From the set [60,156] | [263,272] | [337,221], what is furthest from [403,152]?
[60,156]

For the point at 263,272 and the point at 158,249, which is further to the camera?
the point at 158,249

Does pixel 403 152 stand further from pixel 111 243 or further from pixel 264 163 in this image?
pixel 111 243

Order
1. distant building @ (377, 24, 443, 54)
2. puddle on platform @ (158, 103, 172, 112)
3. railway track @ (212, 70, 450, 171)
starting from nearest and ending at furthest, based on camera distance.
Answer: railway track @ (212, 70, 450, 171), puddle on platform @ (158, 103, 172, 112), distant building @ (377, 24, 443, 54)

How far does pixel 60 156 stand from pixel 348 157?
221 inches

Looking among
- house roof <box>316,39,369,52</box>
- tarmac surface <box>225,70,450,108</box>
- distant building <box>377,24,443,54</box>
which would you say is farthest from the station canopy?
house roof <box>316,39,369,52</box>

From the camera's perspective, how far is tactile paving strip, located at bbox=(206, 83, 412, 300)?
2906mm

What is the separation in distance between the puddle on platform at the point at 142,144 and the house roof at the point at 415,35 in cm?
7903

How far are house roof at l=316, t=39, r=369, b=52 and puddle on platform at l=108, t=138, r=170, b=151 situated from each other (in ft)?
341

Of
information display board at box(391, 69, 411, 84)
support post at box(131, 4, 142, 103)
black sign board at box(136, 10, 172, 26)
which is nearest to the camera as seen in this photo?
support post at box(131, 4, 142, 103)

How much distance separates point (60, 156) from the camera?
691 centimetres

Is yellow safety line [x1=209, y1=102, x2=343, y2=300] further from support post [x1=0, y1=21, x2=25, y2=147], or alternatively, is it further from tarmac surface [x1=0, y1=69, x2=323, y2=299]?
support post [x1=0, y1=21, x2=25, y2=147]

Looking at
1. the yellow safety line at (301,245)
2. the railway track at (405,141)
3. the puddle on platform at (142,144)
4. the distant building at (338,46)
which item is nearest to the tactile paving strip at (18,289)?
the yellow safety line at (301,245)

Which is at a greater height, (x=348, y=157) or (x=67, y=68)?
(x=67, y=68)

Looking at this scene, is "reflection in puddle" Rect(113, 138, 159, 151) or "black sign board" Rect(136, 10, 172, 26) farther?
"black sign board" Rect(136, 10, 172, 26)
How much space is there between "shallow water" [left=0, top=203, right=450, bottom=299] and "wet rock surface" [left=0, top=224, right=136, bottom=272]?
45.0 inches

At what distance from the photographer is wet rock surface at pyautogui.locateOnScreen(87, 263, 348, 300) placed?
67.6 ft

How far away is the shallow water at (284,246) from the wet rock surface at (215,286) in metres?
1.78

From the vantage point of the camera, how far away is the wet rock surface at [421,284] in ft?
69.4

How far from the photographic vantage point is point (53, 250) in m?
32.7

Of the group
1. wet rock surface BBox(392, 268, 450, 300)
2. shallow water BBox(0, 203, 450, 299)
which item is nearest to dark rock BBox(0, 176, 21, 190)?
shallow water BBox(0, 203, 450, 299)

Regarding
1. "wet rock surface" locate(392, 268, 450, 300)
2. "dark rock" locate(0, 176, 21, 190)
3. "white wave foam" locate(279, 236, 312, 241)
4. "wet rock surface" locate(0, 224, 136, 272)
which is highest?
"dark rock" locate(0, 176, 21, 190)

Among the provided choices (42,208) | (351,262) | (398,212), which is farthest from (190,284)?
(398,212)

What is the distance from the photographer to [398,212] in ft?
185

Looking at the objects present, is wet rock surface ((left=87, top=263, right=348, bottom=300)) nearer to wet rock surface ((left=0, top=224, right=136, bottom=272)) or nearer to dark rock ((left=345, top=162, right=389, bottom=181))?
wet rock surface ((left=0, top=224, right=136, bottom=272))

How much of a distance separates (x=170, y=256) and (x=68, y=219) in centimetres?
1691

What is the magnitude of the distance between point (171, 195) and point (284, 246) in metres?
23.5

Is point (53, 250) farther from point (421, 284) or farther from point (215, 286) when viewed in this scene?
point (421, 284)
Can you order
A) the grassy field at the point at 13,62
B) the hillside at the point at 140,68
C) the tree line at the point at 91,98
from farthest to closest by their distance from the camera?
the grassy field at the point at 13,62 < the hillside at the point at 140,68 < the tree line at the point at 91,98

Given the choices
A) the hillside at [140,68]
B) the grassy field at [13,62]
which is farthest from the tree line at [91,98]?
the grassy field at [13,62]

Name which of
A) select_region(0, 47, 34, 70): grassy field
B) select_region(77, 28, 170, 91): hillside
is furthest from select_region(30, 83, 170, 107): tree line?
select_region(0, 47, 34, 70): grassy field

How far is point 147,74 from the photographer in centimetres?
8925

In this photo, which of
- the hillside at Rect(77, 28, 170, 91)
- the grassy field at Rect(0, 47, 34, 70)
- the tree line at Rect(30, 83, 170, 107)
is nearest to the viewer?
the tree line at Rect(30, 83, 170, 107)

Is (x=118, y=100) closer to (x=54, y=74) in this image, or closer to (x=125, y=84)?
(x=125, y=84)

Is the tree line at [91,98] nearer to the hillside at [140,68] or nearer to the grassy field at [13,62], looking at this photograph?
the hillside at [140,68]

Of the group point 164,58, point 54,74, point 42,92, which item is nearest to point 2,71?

To do -
Reproduce all of the data above verbatim, preserving every line and character without alteration.

Output for this task -
From the set [60,156] | [263,272] | [337,221], what is furthest from [403,152]?
[60,156]

For the point at 263,272 and the point at 158,249, which is further to the camera?
the point at 158,249

Does pixel 403 152 stand further from pixel 111 243 or further from pixel 264 163 in this image?
pixel 111 243

Order
1. distant building @ (377, 24, 443, 54)
2. puddle on platform @ (158, 103, 172, 112)
3. railway track @ (212, 70, 450, 171)
starting from nearest and ending at furthest, based on camera distance.
Answer: railway track @ (212, 70, 450, 171), puddle on platform @ (158, 103, 172, 112), distant building @ (377, 24, 443, 54)

How far does pixel 60 156 stand from pixel 348 157?
221 inches

Looking among
- house roof <box>316,39,369,52</box>
- tarmac surface <box>225,70,450,108</box>
- distant building <box>377,24,443,54</box>
which would you say is farthest from the station canopy?
house roof <box>316,39,369,52</box>

From the camera's perspective, how far is tactile paving strip, located at bbox=(206, 83, 412, 300)?
2906mm

What is the separation in distance between the puddle on platform at the point at 142,144 and the house roof at the point at 415,35 in cm?
7903

How far are house roof at l=316, t=39, r=369, b=52 and puddle on platform at l=108, t=138, r=170, b=151 situated from each other (in ft)?
341

Of
information display board at box(391, 69, 411, 84)
support post at box(131, 4, 142, 103)
black sign board at box(136, 10, 172, 26)
which is nearest to the camera as seen in this photo?
support post at box(131, 4, 142, 103)

How much distance separates point (60, 156) from the camera?
691 centimetres

Is yellow safety line [x1=209, y1=102, x2=343, y2=300] further from support post [x1=0, y1=21, x2=25, y2=147], or alternatively, is it further from tarmac surface [x1=0, y1=69, x2=323, y2=299]?
support post [x1=0, y1=21, x2=25, y2=147]

Looking at
1. the yellow safety line at (301,245)
2. the railway track at (405,141)
3. the puddle on platform at (142,144)
4. the distant building at (338,46)
which item is nearest to the tactile paving strip at (18,289)?
the yellow safety line at (301,245)

Which is at a greater height, (x=348, y=157) or (x=67, y=68)?
(x=67, y=68)

Looking at this scene, is "reflection in puddle" Rect(113, 138, 159, 151) or "black sign board" Rect(136, 10, 172, 26) farther?
"black sign board" Rect(136, 10, 172, 26)
How much space is there between "shallow water" [left=0, top=203, right=450, bottom=299] and "wet rock surface" [left=0, top=224, right=136, bottom=272]?
45.0 inches

At what distance from the photographer is wet rock surface at pyautogui.locateOnScreen(87, 263, 348, 300) placed?
67.6 ft

How far away is the shallow water at (284,246) from the wet rock surface at (215,286) in metres?
1.78

From the vantage point of the camera, how far away is the wet rock surface at [421,284] in ft?
69.4

How far from the photographic vantage point is point (53, 250) in m?
32.7

Of the group
1. wet rock surface BBox(392, 268, 450, 300)
2. shallow water BBox(0, 203, 450, 299)
which item is nearest to dark rock BBox(0, 176, 21, 190)?
shallow water BBox(0, 203, 450, 299)

Regarding
1. "wet rock surface" locate(392, 268, 450, 300)
2. "dark rock" locate(0, 176, 21, 190)
3. "white wave foam" locate(279, 236, 312, 241)
4. "wet rock surface" locate(0, 224, 136, 272)
which is highest?
"dark rock" locate(0, 176, 21, 190)

Among the provided choices (42,208) | (351,262) | (398,212), which is farthest from (190,284)?
(398,212)

What is the distance from the photographer to [398,212] in ft?
185

Looking at the objects present, is wet rock surface ((left=87, top=263, right=348, bottom=300)) nearer to wet rock surface ((left=0, top=224, right=136, bottom=272)) or nearer to dark rock ((left=345, top=162, right=389, bottom=181))?
wet rock surface ((left=0, top=224, right=136, bottom=272))

How much of a distance separates (x=170, y=256) and (x=68, y=219) in centimetres?
1691

What is the magnitude of the distance between point (171, 195) and point (284, 246) in metres?
23.5

Is point (53, 250) farther from point (421, 284) or farther from point (215, 286) when viewed in this scene?
point (421, 284)
Can you order
A) the grassy field at the point at 13,62
B) the hillside at the point at 140,68
C) the tree line at the point at 91,98
from farthest to closest by their distance from the camera?
the grassy field at the point at 13,62 < the hillside at the point at 140,68 < the tree line at the point at 91,98

Given the choices
A) the hillside at [140,68]
B) the grassy field at [13,62]
which is farthest from the tree line at [91,98]?
the grassy field at [13,62]

Name which of
A) select_region(0, 47, 34, 70): grassy field
B) select_region(77, 28, 170, 91): hillside
is furthest from select_region(30, 83, 170, 107): tree line?
select_region(0, 47, 34, 70): grassy field

How far is point 147,74 from the photographer in centimetres?
8925

In this photo, which of
- the hillside at Rect(77, 28, 170, 91)
- the grassy field at Rect(0, 47, 34, 70)
- the tree line at Rect(30, 83, 170, 107)
is nearest to the viewer?
the tree line at Rect(30, 83, 170, 107)

Is (x=118, y=100) closer to (x=54, y=74) in this image, or closer to (x=125, y=84)?
(x=125, y=84)

Is the tree line at [91,98] nearer to the hillside at [140,68] or nearer to the grassy field at [13,62], looking at this photograph?
the hillside at [140,68]

Of the group point 164,58, point 54,74, point 42,92, which item is nearest to point 2,71?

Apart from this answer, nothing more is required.